## Source data
================

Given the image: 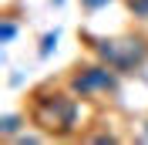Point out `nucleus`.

================

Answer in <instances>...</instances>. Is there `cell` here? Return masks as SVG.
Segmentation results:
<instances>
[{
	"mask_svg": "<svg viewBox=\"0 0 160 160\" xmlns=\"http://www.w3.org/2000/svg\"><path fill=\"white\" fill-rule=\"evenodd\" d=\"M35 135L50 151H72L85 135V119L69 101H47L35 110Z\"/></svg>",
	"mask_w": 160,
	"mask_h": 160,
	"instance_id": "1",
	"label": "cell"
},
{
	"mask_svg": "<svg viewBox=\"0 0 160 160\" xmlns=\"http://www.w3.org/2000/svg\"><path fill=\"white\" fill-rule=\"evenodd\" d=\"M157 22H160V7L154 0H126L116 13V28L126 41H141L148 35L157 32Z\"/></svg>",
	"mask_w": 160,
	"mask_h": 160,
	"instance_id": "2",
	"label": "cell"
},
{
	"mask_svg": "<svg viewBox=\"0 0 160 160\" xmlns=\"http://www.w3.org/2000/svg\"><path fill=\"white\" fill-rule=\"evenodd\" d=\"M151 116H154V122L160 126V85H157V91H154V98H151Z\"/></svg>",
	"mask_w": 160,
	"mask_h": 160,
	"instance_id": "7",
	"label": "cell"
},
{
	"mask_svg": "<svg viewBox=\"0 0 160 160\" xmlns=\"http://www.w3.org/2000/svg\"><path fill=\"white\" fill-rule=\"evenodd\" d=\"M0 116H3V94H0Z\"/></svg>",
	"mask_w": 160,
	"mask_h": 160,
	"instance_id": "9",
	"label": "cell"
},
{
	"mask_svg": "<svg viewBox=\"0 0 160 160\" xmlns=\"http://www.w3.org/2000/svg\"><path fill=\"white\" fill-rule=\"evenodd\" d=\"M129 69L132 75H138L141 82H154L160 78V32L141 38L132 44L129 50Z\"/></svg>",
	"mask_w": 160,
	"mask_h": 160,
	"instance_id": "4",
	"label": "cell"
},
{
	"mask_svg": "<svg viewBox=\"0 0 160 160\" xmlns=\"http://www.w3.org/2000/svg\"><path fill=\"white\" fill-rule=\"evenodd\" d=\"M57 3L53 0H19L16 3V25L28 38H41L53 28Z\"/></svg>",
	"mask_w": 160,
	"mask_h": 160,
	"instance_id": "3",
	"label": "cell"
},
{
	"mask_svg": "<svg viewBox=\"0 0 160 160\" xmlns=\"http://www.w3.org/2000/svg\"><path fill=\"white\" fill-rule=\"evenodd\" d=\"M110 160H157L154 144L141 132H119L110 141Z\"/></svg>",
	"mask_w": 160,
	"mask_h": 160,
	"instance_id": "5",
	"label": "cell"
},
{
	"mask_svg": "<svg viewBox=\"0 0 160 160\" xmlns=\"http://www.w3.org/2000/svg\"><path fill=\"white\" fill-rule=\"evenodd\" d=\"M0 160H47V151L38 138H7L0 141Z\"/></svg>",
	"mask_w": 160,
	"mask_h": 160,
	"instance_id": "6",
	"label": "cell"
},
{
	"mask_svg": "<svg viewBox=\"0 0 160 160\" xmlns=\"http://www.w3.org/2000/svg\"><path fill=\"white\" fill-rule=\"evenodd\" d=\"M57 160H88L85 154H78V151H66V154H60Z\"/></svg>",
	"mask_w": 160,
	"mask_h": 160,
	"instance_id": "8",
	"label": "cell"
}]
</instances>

================

## Problem details
Keep only the lines above that contain the string "instances" and copy each of them in full.

## Result of this exercise
Answer in <instances>...</instances>. Is there `cell` here? Return masks as SVG.
<instances>
</instances>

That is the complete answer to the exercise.